THE WATER DIVINER
Director: Russell Crowe
Cast: Russell Crowe, Olga Kurylenko, Yilmaz Erdogan, Cem Yilmaz, Jai Courtney, Dylan Georgiades, Steve Bastoni, Isabel Lucas, Salih Kalyon, Megan Gale, Ryan Corr, James Fraser, Ben O'Toole, Jacqueline McKenzie
MPAA Rating: (for war violence including some disturbing images)
Running Time: 1:51
Release Date: 4/24/15 (limited)
Review by Mark Dujsik | April 24, 2015
The primary goal of The Water Diviner seems to be to achieve a complete sense of earnestness over all other concerns. Its hero is not so much an Everyman as he is a man who can do everything: a father whose connection to his sons transcends even death, a mystic farmer whose ability to divine water in the harsh Outback of Australia quickly adapts to being able to find bodies on the desolate remnants of the battlefield at Gallipoli, a widower who overcomes his grief to find the spark of love with another woman, and a traveler who learns to appreciate and even fight on behalf of another culture in the face of deeply rooted distrust. It's amazing how much this character can do, but it's even more amazing how much of a hollow vessel he turns out to be in spite of his accomplishments.
The movie is "inspired by true events," which, of course, means that most of it is likely codswallop. We must accept this fact. Fortunately, the movie makes it pretty easy to dismiss the "true" part of its story around the time that the protagonist starts using his divining powers to recreate a fierce battle in his mind, following the tracks of his deceased sons until he's standing exactly on top of the ground under which their bodies are buried. There's mystical nonsense, and then there's just plain old nonsense. That part has its feet planted firmly in the latter territory.
We must also accept this, although the movie once again makes it easy for us. The sequence, like the rest of the movie, is sincere. We may not buy the act itself, but we can buy the emotion that motivates and results from it, as a father comes to realize the terrifying final hours of the lives of his sons.
As silly as the idea behind it may be, the sequence works because of that sincerity, and for a while, the movie works on similar grounds. This is the directorial debut of Russell Crowe, who also stars as the do-it-all farmer Joshua Connor, and he displays an ability to get straight to the heart of scene after scene, even as the cumulative effect of mounting contrivances within Andrew Knight and Andrew Anastasios' screenplay makes the whole affair more and more preposterous.
Four years after the Gallipoli Campaign, Connor and his wife (Jacqueline McKenzie) live alone on their farm. She has lost her mind, insisting that Connor read their sons a bedtime story, even though all three were reported killed on that battlefield in Turkey. After his wife commits suicide, Connor makes a graveside promise to bring home their sons' bodies.

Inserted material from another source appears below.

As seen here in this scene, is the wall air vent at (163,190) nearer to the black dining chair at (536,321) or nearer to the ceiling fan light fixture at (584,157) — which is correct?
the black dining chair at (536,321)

He travels to Istanbul and takes up lodging in a hotel run by Ayshe (Olga Kurylenko), whose husband was also killed in battle. She doesn't trust the foreigner from a country that she saw as an invading force only a few years ago, and he doesn't trust the inhabitants of the country where his sons were killed.
Connor fails in going through official channels to visit Gallipoli, but an unofficial route leads him to a sympathetic coalition of ANZAC and Turkish officials led by Lt. Colonel Hughes (Jai Courtney) and Major Hasan (Yilmaz Erdogan). Their task is to find, identify, and bury the bodies from the campaign. They allow Connor to search for the bodies of his three sons, but he only finds two. The third was taken as a prisoner of war, and his fate is unclear.
Obviously, there isn't much to the central story of Connor's search for his sons, and much of it spent in waiting mode, as the farmer encounters hurdle after hurdle to get from one point to the next (which is, come to think of it, the full extent of that plotline, although a final revelation about the missing son is potent). The rest of the movie's narrative is filled with a handful of subplots that attempt to provide some cultural and historical context to the contemporary situation in Turkey.
Some of it, such as the early portions of the burial task group and a few discussions about the conflicts that have resulted or are imminent after the fall of the Ottoman Empire, is intriguing if only half-heartedly explained. Hasan becomes a major player in this—a career soldier and devout patriot who is trying to facilitate reconciliation with one former foe at the same time he's preparing to encounter another. His story seems far more relevant to the political issues the movie tries to explain, and it is simply a far more interesting tale than Connor's, with Hasan becoming the far more intriguing character. Connor becomes an unwitting participant in the rebellion after following Hasan to the underground headquarters of a Turkish nationalist group.
The rest of the narrative, which involves the burgeoning affection between Connor and Ayshe, feels wholly out of place here. There's the predictable trajectory of their relationship (tension that becomes respect that becomes romance), and there's also a side conflict involving her brother-in-law (Steve Bastoni), who wants to take Ayshe as a second wife.
The results of this mishmash of stories are mixed. The Water Diviner almost succeeds by way of its unfaltering sincerity, but the movie is too unfocused—its narrative components too inconsistent—for it to have much of an effect.